[DOCUMENT EXCERPT]
------------------------------------------------------------

Oil futures edged lower on Tuesday, easing back after recent gains but underpinned by continued optimism over the demand outlook from China after the country dropped COVID restrictions.
Natural-gas futures moved lower after posting a gain of more than 6% a day earlier on forecasts for colder U.S. weather.
- West Texas Intermediate crude for March delivery fell 67 cents, or 0.8%, to $80.95 a barrel on the New York Mercantile Exchange.
- March Brent crude the global benchmark, was down 70 cents, or 0.8%, at $87.49 a barrel on ICE Futures Europe. April Brent the most actively traded contract, traded at $87.46 a barrel, down 70 cents, or 0.8%.
- Back on Nymex, February gasoline fell 1.5% to $2.6548 a gallon, while February heating oil shed 0.3% to $3.5412 a gallon.
- February natural gas declined by 0.3% to $3.437 per million British thermal units, ahead of its Friday expiration. March natural gas the most actively traded contract, was down 1.7% at $3.168 per million BTUs.
Crude-oil prices saw a mixed finish Monday, with WTI losing ground as Brent extended its winning streak to a third session. Expectations for a pickup in crude demand from China have served to support crude since a dip to start the year.

------------------------------------------------------------

[WHAT TO DO]
**A.** In the oil market report, what price per barrel did March West Texas Intermediate crude fall to?
**B.** Extend the oil market report by a few sentences, picking up right after its last line.
You won't need the records that come after this.

[DATASET ENTRIES]

------------------------------------------------------------

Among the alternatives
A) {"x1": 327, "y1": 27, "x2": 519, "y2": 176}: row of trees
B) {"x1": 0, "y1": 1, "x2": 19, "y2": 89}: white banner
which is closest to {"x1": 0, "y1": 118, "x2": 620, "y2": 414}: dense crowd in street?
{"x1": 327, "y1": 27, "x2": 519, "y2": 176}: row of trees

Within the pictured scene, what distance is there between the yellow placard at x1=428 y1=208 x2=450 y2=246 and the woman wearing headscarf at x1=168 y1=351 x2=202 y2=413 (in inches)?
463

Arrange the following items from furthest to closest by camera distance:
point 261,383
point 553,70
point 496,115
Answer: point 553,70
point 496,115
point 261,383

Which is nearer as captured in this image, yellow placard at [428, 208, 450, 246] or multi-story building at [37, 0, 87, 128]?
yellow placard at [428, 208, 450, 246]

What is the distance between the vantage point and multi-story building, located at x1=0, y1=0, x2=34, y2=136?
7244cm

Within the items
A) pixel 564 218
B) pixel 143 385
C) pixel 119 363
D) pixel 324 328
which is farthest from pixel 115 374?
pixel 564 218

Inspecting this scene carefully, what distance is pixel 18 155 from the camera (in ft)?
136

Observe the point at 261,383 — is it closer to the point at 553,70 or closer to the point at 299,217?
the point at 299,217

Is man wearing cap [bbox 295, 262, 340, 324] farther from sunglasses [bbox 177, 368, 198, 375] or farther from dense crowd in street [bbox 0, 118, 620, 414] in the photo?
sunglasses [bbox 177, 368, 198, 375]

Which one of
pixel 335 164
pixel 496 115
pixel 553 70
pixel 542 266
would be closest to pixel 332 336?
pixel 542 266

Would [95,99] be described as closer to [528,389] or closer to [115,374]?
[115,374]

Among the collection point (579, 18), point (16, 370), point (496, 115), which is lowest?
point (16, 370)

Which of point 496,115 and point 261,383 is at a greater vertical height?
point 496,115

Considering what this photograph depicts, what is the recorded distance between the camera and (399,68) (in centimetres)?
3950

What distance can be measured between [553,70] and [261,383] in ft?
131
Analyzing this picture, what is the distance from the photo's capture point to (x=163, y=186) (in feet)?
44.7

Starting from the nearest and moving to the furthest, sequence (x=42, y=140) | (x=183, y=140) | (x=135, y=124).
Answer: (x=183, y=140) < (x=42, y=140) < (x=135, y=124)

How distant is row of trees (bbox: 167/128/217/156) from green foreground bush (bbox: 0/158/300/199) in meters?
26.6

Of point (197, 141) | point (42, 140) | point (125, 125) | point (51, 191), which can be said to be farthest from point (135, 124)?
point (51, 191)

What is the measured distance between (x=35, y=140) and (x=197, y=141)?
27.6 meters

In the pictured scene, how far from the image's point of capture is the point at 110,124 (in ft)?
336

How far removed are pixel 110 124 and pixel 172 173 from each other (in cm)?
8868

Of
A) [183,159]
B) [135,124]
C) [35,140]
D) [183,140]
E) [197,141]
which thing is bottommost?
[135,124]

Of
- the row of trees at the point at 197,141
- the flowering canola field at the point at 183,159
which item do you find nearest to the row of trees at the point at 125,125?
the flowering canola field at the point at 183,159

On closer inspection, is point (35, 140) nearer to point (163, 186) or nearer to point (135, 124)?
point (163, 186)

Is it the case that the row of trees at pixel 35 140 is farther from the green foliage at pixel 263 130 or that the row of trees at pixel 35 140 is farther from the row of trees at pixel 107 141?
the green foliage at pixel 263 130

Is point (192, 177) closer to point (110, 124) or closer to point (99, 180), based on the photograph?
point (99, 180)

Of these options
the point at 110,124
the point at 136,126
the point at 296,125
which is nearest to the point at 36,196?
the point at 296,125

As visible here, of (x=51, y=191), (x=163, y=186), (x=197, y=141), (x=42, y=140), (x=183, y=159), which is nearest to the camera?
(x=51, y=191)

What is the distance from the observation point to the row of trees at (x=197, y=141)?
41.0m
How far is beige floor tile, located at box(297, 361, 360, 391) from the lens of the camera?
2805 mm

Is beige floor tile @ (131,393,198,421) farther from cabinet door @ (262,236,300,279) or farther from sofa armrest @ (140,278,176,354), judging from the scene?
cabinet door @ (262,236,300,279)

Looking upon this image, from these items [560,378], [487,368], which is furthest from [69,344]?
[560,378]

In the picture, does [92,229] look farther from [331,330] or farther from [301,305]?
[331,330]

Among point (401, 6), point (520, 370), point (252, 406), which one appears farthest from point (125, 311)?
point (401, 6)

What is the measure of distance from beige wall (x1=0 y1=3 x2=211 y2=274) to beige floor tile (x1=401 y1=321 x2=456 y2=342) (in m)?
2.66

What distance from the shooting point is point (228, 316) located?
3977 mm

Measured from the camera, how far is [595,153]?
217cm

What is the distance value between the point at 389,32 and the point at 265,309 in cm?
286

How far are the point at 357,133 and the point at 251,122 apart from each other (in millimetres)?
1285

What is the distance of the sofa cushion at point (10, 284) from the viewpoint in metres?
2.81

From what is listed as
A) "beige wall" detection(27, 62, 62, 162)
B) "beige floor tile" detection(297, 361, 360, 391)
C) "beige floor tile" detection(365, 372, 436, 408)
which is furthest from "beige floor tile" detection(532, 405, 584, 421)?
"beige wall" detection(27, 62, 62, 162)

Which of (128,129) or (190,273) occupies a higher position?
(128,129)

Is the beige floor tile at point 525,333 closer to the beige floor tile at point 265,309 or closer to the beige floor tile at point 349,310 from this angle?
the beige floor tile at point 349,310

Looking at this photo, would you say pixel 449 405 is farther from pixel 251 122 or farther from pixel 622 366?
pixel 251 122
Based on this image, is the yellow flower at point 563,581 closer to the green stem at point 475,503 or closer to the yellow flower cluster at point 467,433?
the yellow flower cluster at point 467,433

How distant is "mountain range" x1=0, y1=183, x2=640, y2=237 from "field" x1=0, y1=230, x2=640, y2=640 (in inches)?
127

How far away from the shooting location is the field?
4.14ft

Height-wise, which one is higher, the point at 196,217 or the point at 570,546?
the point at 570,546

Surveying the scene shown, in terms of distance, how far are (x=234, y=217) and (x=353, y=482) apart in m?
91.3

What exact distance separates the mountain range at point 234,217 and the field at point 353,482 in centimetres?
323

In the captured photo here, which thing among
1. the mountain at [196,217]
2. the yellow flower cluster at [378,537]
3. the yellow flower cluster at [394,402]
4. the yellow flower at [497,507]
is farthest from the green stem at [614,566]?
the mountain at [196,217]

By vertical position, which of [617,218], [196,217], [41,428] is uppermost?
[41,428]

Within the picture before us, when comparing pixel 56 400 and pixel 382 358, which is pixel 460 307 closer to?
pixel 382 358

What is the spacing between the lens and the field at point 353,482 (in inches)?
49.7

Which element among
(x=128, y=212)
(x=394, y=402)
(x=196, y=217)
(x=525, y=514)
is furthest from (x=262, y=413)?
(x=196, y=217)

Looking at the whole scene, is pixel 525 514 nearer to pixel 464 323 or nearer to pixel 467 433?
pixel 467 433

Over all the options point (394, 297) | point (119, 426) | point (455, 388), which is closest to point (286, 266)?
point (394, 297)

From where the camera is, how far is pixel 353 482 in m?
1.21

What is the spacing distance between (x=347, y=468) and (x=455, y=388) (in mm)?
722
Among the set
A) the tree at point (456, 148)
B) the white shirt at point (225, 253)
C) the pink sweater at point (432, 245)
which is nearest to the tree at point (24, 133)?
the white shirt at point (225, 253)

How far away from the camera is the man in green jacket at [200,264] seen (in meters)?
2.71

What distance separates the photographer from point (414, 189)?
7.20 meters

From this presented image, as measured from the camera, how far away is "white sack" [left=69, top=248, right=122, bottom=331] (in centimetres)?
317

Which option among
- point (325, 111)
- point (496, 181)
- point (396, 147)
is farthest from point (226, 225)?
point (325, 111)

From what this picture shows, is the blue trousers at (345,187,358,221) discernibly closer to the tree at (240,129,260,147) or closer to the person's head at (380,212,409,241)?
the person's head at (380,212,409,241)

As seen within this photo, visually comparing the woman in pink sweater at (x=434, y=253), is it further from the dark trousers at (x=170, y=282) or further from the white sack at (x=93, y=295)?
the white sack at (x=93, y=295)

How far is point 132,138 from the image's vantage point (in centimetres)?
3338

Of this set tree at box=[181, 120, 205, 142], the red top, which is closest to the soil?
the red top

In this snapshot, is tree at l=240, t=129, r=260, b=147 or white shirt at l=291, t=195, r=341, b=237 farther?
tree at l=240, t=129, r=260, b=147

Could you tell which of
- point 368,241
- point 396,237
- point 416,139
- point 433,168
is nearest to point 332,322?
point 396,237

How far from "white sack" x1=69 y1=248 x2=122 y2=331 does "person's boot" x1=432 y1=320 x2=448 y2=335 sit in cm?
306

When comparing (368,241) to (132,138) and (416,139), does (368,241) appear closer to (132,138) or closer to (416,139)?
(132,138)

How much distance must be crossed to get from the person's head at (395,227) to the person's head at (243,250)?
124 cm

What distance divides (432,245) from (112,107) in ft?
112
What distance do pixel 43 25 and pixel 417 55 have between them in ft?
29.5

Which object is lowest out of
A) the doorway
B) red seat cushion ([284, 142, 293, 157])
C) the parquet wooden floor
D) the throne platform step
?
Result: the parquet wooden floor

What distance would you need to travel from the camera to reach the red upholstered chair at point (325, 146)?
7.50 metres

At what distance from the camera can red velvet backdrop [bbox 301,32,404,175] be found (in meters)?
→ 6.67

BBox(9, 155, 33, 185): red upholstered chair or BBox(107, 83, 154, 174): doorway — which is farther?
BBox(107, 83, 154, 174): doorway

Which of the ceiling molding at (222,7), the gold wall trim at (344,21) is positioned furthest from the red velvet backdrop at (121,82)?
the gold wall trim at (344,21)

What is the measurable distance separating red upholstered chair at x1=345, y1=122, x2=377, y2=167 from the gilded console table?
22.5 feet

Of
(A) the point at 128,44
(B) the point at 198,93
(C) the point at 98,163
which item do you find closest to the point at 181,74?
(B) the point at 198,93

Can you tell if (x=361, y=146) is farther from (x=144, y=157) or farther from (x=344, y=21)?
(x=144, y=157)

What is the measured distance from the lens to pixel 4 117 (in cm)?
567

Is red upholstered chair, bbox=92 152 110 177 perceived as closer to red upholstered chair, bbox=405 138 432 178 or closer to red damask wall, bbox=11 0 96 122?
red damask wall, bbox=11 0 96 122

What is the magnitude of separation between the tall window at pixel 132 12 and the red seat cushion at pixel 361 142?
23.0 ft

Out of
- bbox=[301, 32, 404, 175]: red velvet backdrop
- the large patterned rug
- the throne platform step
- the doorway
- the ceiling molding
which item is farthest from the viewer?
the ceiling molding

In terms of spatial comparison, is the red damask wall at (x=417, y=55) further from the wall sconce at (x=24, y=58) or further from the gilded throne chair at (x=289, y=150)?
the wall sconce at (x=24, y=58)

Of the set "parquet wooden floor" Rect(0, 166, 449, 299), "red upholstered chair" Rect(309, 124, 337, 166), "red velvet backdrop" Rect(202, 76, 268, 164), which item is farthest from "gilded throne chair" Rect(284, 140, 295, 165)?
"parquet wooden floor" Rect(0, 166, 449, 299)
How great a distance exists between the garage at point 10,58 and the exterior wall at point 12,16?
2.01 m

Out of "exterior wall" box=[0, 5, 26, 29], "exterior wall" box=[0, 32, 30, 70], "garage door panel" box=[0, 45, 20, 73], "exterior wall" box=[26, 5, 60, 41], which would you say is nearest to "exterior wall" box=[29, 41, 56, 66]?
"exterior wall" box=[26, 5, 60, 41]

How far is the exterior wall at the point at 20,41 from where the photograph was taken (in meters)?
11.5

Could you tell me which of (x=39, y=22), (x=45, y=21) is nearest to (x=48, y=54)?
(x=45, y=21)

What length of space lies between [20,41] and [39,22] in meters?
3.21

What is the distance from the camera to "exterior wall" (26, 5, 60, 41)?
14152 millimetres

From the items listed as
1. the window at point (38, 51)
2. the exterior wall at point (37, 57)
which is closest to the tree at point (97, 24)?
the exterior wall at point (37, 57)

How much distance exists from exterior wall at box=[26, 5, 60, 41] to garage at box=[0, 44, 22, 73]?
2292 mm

------------------------------------------------------------

[ANSWERS FOR THE EXERCISE]
**A.** $80.95 a barrel.

**B.**
There have also been worries about a recession in the U.S. that could hurt oil demand. On Tuesday, an S&P survey showed that U.S. businesses contracted again in January as demand for goods and services fell for the fourth month in a row. The survey did show some signs of modest improvement.
The S&P Global “flash” U.S. services sector index rose to a three-month high of 46.6 from 44.7 in December. The service side of the economy employs most Americans. Any number below 50 suggests a contracting economy.
Still, some analysts contend crude’s gains remain underwhelming relative to other commodities.
Expectations for a recovery in Chinese demand “have yet to translate into substantial gains for crude oil, whose rebound has been somewhat tame compared with other commodities such as copper, amid some concerns about how smooth China’s reopening will be,” said Raffie Boyadjian, lead investment analyst at XM, in a note.
WTI is up 1.8% so far in January, based on the most actively traded contract, while Brent has risen 2.7%. Copper has jumped more than 11% over the same stretch.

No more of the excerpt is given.